*QUOTED TEXT*
▶

Excellent, Nicolas! I want to run the community edition on systems not 
connected with our main network, and the nuances between that and Nova 
can be baffling.

I found a section that says a little more about what you posted in the 
Cfengine 3 Concept Guide, Section 7.3.3 Key exchange:


        7.3.3 Key exchange

The key exchange model used by cfengine is based on that used by 
OpenSSH. It is a peer to peer exchange model, not a central certificate 
authority model. This means that there are no scalability bottlenecks 
(at least by design, though you might introduce your own if you go for 
an overly centralized architecture).

The problem of key distribution is the conundrum of every public key 
infrastructure. Key exchange is handled automatically by cfengine and 
all you need to do is to decide which keys to trust.

When public keys are offered to a server, they could be accepted 
automatically on trust because no one is available to make a decision 
about them. This would lead to a race to be the first to submit a key 
claiming identity.

◀

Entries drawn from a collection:
▶

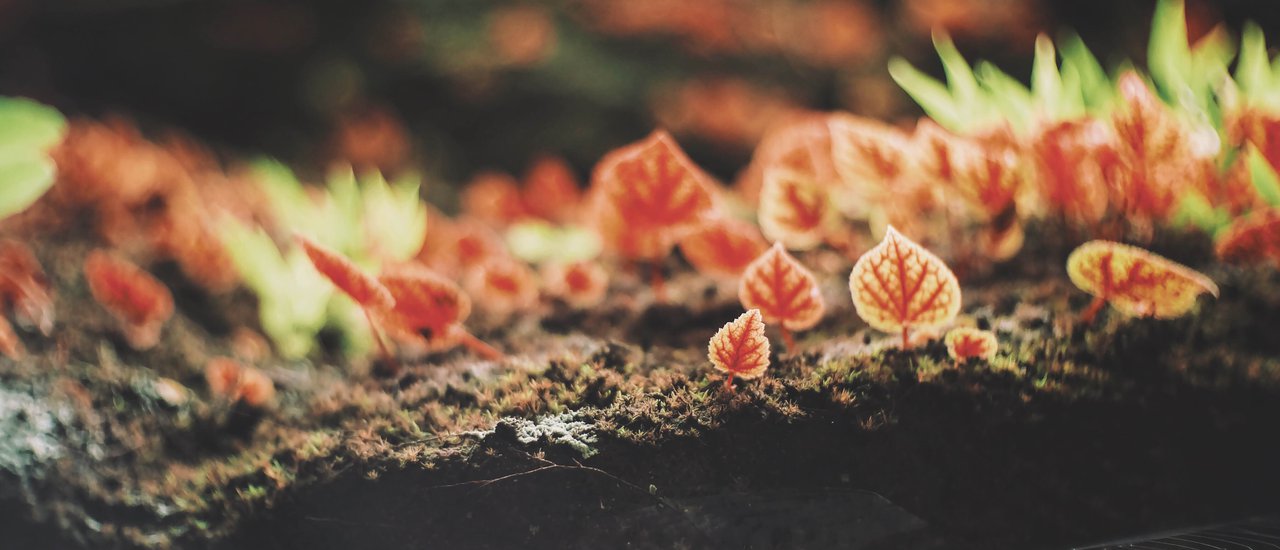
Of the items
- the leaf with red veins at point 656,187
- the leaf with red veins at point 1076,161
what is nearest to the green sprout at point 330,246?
the leaf with red veins at point 656,187

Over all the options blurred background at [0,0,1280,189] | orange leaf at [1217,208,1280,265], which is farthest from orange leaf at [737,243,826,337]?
blurred background at [0,0,1280,189]

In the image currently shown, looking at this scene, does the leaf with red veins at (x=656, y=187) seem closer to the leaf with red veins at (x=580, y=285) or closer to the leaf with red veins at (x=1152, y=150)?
the leaf with red veins at (x=580, y=285)

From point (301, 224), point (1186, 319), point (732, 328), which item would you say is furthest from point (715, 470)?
point (301, 224)

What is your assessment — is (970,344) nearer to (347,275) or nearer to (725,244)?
(725,244)

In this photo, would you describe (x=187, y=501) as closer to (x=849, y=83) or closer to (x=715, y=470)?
(x=715, y=470)

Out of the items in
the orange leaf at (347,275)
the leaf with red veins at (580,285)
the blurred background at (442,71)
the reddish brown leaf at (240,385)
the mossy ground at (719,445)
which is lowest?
the mossy ground at (719,445)

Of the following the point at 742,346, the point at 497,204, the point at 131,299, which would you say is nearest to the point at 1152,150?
the point at 742,346

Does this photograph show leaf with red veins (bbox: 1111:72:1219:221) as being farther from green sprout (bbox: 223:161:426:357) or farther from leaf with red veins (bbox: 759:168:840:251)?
green sprout (bbox: 223:161:426:357)
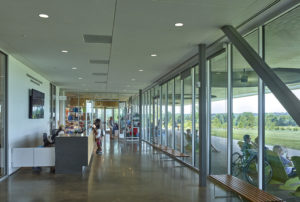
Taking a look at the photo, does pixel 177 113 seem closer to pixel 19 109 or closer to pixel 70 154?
pixel 70 154

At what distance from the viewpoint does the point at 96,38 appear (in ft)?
19.3

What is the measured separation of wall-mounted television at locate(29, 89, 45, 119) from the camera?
8.94 metres

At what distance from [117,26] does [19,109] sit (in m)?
4.77

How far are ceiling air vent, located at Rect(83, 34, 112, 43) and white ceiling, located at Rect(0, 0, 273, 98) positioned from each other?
13 centimetres

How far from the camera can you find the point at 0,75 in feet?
21.9

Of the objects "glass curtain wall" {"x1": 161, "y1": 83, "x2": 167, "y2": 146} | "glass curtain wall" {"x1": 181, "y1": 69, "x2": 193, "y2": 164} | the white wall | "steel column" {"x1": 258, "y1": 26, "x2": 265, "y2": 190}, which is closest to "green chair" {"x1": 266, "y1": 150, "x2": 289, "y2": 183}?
"steel column" {"x1": 258, "y1": 26, "x2": 265, "y2": 190}

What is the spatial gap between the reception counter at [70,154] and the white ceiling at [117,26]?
2414 mm

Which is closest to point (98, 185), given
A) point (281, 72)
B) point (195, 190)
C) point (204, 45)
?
point (195, 190)

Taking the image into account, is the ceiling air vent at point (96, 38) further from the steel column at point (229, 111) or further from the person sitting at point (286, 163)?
the person sitting at point (286, 163)

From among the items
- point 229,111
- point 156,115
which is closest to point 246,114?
point 229,111

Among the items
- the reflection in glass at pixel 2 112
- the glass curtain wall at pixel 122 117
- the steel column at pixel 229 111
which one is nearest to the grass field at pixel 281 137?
the steel column at pixel 229 111

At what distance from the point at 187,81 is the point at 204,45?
282cm

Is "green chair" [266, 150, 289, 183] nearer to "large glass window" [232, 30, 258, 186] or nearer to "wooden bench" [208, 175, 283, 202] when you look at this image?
"large glass window" [232, 30, 258, 186]

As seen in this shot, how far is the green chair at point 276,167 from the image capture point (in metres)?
4.33
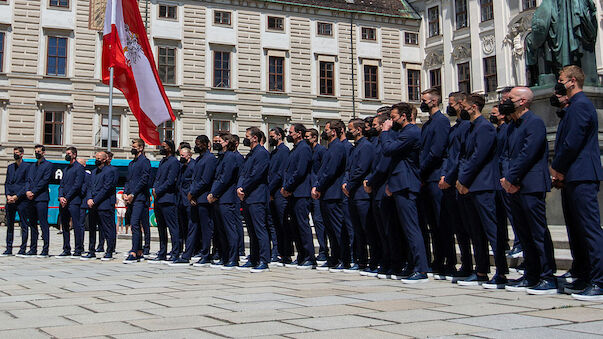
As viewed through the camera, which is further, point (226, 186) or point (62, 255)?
point (62, 255)

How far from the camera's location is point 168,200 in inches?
424

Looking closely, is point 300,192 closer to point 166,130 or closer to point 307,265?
point 307,265

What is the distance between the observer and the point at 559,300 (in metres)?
5.62

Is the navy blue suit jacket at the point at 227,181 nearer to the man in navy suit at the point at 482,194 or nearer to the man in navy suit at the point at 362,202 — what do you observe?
the man in navy suit at the point at 362,202

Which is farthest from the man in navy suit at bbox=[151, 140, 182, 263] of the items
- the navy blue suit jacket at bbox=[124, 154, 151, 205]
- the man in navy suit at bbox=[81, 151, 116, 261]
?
the man in navy suit at bbox=[81, 151, 116, 261]

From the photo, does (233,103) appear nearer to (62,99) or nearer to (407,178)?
(62,99)

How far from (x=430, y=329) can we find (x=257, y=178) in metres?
5.24

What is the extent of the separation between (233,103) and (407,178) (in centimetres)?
3055

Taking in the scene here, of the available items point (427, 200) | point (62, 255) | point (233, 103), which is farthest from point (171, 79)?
point (427, 200)

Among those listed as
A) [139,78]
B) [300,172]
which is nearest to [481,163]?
[300,172]

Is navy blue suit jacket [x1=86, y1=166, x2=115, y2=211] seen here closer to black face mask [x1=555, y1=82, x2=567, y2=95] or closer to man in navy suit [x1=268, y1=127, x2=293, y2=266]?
man in navy suit [x1=268, y1=127, x2=293, y2=266]

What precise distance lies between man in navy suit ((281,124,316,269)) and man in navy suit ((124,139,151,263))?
2.82 meters

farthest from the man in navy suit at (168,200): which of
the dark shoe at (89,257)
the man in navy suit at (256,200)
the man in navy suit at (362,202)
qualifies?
the man in navy suit at (362,202)

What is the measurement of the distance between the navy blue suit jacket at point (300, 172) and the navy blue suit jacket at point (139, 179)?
2.88 m
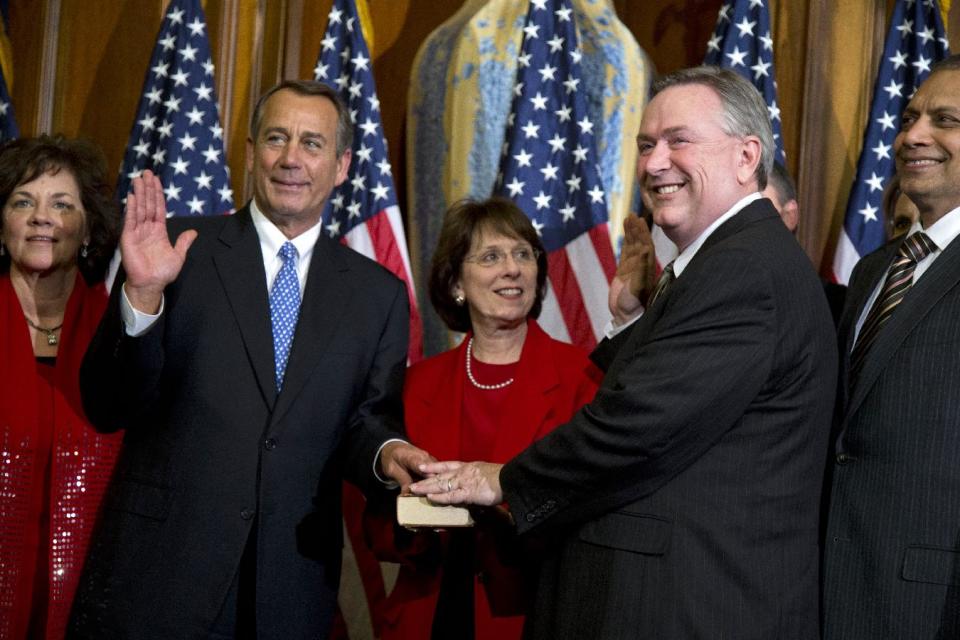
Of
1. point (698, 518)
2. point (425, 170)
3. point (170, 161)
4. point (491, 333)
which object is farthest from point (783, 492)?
point (170, 161)

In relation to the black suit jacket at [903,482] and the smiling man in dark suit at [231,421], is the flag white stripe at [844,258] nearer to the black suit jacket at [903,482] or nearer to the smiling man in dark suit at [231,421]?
the black suit jacket at [903,482]

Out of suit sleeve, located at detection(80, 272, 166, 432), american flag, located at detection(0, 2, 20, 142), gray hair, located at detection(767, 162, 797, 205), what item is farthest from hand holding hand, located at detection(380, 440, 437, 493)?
american flag, located at detection(0, 2, 20, 142)

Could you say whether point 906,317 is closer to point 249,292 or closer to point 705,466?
point 705,466

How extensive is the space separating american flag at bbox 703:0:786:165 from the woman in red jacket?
7.76 feet

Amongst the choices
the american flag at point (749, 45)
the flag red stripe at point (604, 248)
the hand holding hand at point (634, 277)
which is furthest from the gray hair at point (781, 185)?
the flag red stripe at point (604, 248)

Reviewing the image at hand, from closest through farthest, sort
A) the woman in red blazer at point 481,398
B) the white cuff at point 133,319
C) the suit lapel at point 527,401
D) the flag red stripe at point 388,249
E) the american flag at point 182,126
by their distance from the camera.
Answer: the white cuff at point 133,319 < the woman in red blazer at point 481,398 < the suit lapel at point 527,401 < the flag red stripe at point 388,249 < the american flag at point 182,126

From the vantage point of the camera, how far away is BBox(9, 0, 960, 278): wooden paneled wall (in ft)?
14.4

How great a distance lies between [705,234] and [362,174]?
94.1 inches

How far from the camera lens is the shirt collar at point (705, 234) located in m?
2.25

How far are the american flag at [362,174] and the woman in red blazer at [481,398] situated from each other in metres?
0.76

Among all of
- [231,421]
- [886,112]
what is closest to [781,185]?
[886,112]

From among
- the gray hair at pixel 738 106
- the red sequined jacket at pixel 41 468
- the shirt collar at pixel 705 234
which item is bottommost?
the red sequined jacket at pixel 41 468

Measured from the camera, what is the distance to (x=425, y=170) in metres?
4.54

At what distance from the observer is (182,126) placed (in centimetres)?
445
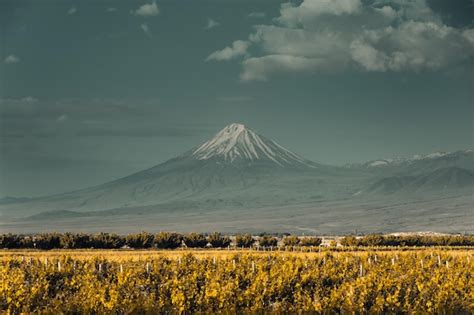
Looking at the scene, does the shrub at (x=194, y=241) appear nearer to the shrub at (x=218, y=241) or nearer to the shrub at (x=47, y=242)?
the shrub at (x=218, y=241)

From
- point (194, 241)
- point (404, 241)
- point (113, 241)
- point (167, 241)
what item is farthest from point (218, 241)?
point (404, 241)

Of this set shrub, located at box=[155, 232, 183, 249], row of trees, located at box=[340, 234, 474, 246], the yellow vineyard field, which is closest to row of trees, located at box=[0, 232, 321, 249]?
shrub, located at box=[155, 232, 183, 249]

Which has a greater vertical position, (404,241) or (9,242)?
(9,242)

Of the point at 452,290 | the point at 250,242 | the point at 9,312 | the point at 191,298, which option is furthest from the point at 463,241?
the point at 9,312

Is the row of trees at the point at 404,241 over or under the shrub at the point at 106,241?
under

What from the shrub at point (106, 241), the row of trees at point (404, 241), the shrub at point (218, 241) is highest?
the shrub at point (106, 241)

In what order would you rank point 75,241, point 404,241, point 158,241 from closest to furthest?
point 75,241
point 158,241
point 404,241

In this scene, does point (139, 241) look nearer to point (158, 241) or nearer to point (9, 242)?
point (158, 241)

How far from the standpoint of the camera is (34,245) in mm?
92188

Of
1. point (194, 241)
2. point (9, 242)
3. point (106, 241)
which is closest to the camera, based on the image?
point (9, 242)

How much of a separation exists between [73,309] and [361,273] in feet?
57.8

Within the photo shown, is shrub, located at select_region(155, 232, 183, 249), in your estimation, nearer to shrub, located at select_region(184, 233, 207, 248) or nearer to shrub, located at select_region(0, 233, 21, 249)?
shrub, located at select_region(184, 233, 207, 248)

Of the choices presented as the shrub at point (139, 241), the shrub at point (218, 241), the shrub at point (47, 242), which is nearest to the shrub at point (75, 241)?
the shrub at point (47, 242)

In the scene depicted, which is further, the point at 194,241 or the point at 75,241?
the point at 194,241
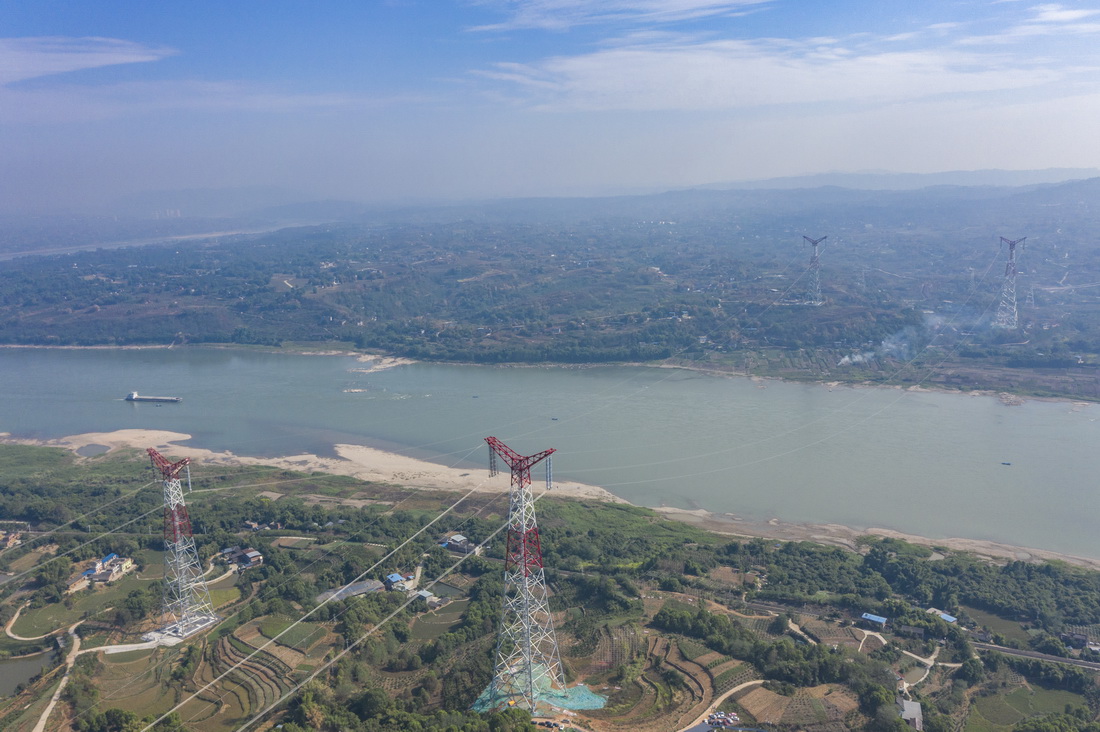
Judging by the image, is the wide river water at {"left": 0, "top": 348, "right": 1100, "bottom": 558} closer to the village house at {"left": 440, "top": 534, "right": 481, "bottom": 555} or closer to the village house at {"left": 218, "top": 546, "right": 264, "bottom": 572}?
the village house at {"left": 440, "top": 534, "right": 481, "bottom": 555}

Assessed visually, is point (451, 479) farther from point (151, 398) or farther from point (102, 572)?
point (151, 398)

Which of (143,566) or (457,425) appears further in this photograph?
(457,425)

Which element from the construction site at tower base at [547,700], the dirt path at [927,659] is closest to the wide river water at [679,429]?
the dirt path at [927,659]

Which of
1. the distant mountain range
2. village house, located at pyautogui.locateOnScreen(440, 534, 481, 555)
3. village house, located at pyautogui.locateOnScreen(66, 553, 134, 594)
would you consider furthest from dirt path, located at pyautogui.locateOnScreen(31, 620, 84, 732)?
the distant mountain range

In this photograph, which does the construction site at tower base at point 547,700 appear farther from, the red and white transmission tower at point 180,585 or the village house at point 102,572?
the village house at point 102,572

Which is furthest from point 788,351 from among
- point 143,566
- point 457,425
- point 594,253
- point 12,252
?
point 12,252

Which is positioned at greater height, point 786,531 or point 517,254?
point 517,254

◀

*REQUIREMENTS*
1. In the key exchange text, reproduce the passage from "The problem of" to "claiming identity.", substituting "puzzle" for "conundrum".
2. Translate this sentence from the key exchange text into Spanish: "Key exchange is handled automatically by cfengine and all you need to do is to decide which keys to trust."
3. Condense the paragraph of the key exchange text that begins "The key exchange model used by cfengine" into one shorter sentence, keeping its main facts.

*RESULTS OF THE TASKS*
1.
The problem of key distribution is the puzzle of every public key 
infrastructure. Key exchange is handled automatically by cfengine and 
all you need to do is to decide which keys to trust.

When public keys are offered to a server, they could be accepted 
automatically on trust because no one is available to make a decision 
about them. This would lead to a race to be the first to submit a key 
claiming identity.

2. El intercambio de claves lo gestiona cfengine automáticamente, y lo único que hay que hacer es decidir en qué claves confiar.

3. Cfengine's key exchange is modeled on OpenSSH's peer-to-peer approach rather than a central certificate authority, so by design it has no scalability bottlenecks, though an overly centralized architecture could introduce some.